Multiple of the same rule

Hey,

Been working with Inform 7 for a bit now and have a few questions:

  1. If an extension I’m using has an “After examining:” rule, if there any way for me to also have an “After examining:” in my story as well? It seems as if the first one declared overrides any subsequent ones.

  2. I have the following declared in my story:
    An Item is a kind of thing.
    Using it on is an action applying to two things.
    Understand “use [item] on [thing]” as using it on.
    ItemA is an item.
    ItemB is an item.
    SpotForItemA is a thing.
    SpotForItemB is a thing.

Carry out using ItemA on SpotForItemA:
say “ItemA used”.

Carry out using ItemB on SpotForItemB:
say “ItemB used”.

Only the carry out for ItemA works. It ignores the ItemB carry out. If i change the second one to “carry out using ItemB on SpotForItemA”, it works. I’m assuming its working something like the “every turn” problem from above, but I am not sure.

Thanks for any help.

The second problem is easy: “SpotForItemA” and “SpotForItemB” are indistinguishable to the parser, because it only looks at the first nine characters. When you type “use itemb on spotforitemb”, the parser sees “use itemb on spotforit”; there are two indistinguishable spotforit objects; the parser chooses the first one. If you give the spots better names, this problem will go away.

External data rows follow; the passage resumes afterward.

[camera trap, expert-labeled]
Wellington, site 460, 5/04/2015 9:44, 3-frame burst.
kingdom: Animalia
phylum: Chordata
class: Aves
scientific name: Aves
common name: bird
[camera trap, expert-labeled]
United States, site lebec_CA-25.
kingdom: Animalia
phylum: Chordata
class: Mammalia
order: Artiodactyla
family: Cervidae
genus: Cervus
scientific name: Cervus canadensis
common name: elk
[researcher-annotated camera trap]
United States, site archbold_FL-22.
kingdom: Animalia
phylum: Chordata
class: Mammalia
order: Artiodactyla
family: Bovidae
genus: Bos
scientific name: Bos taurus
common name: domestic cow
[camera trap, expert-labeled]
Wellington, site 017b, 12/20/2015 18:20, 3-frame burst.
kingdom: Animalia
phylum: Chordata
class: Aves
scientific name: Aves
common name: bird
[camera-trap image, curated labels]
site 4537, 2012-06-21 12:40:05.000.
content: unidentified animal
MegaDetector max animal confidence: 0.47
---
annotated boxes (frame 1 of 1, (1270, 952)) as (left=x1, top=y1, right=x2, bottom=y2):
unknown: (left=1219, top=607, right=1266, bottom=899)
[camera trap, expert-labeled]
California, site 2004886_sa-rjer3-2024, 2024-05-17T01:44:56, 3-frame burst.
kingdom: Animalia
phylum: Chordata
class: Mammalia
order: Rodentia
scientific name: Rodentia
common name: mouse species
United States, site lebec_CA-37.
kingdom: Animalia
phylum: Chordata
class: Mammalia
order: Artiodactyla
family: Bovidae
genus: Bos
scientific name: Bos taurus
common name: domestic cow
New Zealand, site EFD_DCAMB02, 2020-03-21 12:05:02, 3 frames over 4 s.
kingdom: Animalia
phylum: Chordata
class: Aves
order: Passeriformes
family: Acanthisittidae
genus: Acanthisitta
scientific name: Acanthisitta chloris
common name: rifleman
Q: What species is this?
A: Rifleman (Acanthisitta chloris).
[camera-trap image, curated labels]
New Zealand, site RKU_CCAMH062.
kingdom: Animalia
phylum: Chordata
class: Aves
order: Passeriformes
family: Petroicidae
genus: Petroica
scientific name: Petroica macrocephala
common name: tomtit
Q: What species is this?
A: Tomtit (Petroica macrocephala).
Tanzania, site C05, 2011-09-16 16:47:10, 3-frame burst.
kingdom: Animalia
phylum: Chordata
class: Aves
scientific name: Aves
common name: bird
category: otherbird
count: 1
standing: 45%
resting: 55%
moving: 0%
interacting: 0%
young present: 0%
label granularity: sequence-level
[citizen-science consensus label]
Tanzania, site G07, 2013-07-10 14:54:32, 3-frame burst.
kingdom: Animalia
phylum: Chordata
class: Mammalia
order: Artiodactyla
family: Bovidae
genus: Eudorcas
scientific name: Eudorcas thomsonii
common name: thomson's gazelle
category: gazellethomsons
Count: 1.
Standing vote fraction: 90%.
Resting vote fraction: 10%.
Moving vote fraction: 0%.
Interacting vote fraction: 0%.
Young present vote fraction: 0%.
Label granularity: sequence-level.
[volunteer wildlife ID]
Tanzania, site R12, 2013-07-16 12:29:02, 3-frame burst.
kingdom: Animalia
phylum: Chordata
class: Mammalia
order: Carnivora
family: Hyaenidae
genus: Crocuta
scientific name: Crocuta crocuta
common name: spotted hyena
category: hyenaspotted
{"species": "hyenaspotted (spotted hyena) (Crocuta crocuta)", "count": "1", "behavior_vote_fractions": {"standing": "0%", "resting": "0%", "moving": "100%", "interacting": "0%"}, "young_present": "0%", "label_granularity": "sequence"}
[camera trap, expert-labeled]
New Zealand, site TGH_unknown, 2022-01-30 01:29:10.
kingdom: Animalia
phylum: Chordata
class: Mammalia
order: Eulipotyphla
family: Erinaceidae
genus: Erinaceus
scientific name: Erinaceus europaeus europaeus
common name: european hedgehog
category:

If you have two rules that both read “After examining:”, then yes, only the first one will apply. That is because After rules have a default outcome of success. What’s happening is that Inform 7 first checks if there are any After rules that apply in this situation, and finds two. It then checks which of these rules are the most specific. Since both are equally specific, it evaluates them in turn, until it reaches an outcome, which ends the execution of that particular rulebook. This is why the second rule does not fire.

As for a way to have an “After examining” rule override that behavior, simply make your After rule more specific. It will then have higher precedence than the general “After examining” rule.

[code]A gemstone is a kind of thing.
The diamond, the sapphire and the ruby are gemstones.

There is a room. All gemstones are here. The rock is here.

After examining the diamond: say “[The noun] is absolutely flawless.”
After examining: say “[The noun] is otherwise unremarkable.”
After examining a gemstone: say “[The noun] sparkles prettily.”[/code]

It doesn’t matter if you rearrange the order of these rules in the source code. They will still behave the same way.

You can change this by ending the rule with “continue the action”.

Awesome, thanks for the quick and helpful responses. That completely solves the issues I’ve ran into. Thanks for the help!